Traditional wildfire prediction systems, such as the Canadian Fire Weather Index (FWI) and statistical models, often rely on expert knowledge and linear assumptions. These methods struggle to capture the complex, nonlinear, and high-dimensional interactions between meteorological, topographical, and biological variables that drive wildfire behavior. The emergence of data-driven approaches—particularly machine learning (ML) and deep learning (DL) techniques—offers powerful tools capable of learning intricate patterns from multi-source environmental data. ML/DL algorithms are now increasingly applied to fire detection, forecasting, weather monitoring, and risk mapping.
Despite their potential, several limitations hinder the operational use of ML in wildfire prediction. These include the scarcity of high-resolution and reliable datasets, challenges in model interpretability, and difficulties in ensuring generalization across diverse geographic regions. In British Columbia (BC), where vast forests and diverse climates make wildfire management especially complex, these limitations are compounded by inconsistent data collection and limited integration across sources.
The present study is motivated by the urgent need for more accurate and interpretable wildfire prediction systems in BC, particularly in light of recent catastrophic fire seasons. In 2023, Canada experienced its most destructive wildfire year on record, with over 17 million hectares burned. In response, national initiatives have been launched to integrate AI and ML into fire risk assessment and resource allocation. This research contributes to those efforts by developing a comprehensive ML-based framework tailored to BC’s specific environmental conditions.
The primary objective is to build and evaluate a high-performance wildfire prediction system that uses ML techniques and addresses critical challenges such as data imbalance, model transparency, and regional scalability. The framework involves integrating meteorological, geospatial, and fire incident data, applying advanced feature selection methods, and benchmarking the performance of various ML/DL models—including Random Forest, XGBoost, LightGBM, CatBoost, and RNN + LSTM.

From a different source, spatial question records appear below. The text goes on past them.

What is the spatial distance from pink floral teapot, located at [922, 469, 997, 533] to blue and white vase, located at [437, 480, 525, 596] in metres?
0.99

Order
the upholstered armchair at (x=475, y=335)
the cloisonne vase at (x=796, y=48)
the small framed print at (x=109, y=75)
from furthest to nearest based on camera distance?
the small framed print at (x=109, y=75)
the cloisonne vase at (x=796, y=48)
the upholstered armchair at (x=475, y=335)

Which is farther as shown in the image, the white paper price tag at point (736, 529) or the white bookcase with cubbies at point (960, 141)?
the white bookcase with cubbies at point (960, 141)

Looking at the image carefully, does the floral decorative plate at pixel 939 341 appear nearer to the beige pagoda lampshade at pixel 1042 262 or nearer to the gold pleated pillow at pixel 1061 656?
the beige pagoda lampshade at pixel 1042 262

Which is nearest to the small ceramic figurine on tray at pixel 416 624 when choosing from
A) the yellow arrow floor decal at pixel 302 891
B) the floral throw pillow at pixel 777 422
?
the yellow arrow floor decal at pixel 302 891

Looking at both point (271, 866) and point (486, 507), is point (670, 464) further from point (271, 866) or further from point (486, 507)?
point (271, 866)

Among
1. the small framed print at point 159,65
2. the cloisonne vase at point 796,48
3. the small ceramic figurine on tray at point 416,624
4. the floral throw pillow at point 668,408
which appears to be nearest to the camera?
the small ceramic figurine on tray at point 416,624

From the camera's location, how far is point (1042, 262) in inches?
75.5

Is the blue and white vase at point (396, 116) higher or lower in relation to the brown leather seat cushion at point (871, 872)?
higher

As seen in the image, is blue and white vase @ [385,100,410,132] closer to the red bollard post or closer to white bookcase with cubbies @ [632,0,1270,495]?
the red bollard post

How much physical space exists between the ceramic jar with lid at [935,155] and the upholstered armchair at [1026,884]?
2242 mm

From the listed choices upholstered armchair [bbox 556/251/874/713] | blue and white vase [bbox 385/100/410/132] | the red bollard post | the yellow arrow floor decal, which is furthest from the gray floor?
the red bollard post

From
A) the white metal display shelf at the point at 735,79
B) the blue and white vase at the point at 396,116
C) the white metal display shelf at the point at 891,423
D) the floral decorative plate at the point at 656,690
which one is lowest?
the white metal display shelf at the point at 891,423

Wildfires have become an increasingly pressing global concern, driven by rising temperatures, prolonged droughts, and heightened climate variability [
1]. In Canada—particularly in British Columbia (BC)—wildfires have grown in frequency, scale, and intensity, causing severe environmental, economic, and societal impacts [
2]. Accurate and timely prediction is therefore essential for informing early warning systems, optimizing emergency response, and supporting resource management strategies.
Despite substantial advances in wildfire modeling, existing studies often remain limited to small-scale regions or rely on coarse-resolution datasets, which restrict their operational applicability. This study distinguishes itself by developing a high-resolution, province-wide wildfire dataset for British Columbia, integrating over 3.6 million spatiotemporal records from multiple authoritative sources, including CWFIS, ERA5, FIRMS, and the British Columbia Wildfire Management Branch. In addition, the work presents a systematic comparison of six feature selection techniques and five machine learning and deep learning models, enabling a rigorous assessment of model performance and interpretability. By framing the results within the context of Canadian wildfire management, the research provides a scalable and data-driven decision-support framework designed to enhance both predictive capability and operational readiness for wildfire risk monitoring.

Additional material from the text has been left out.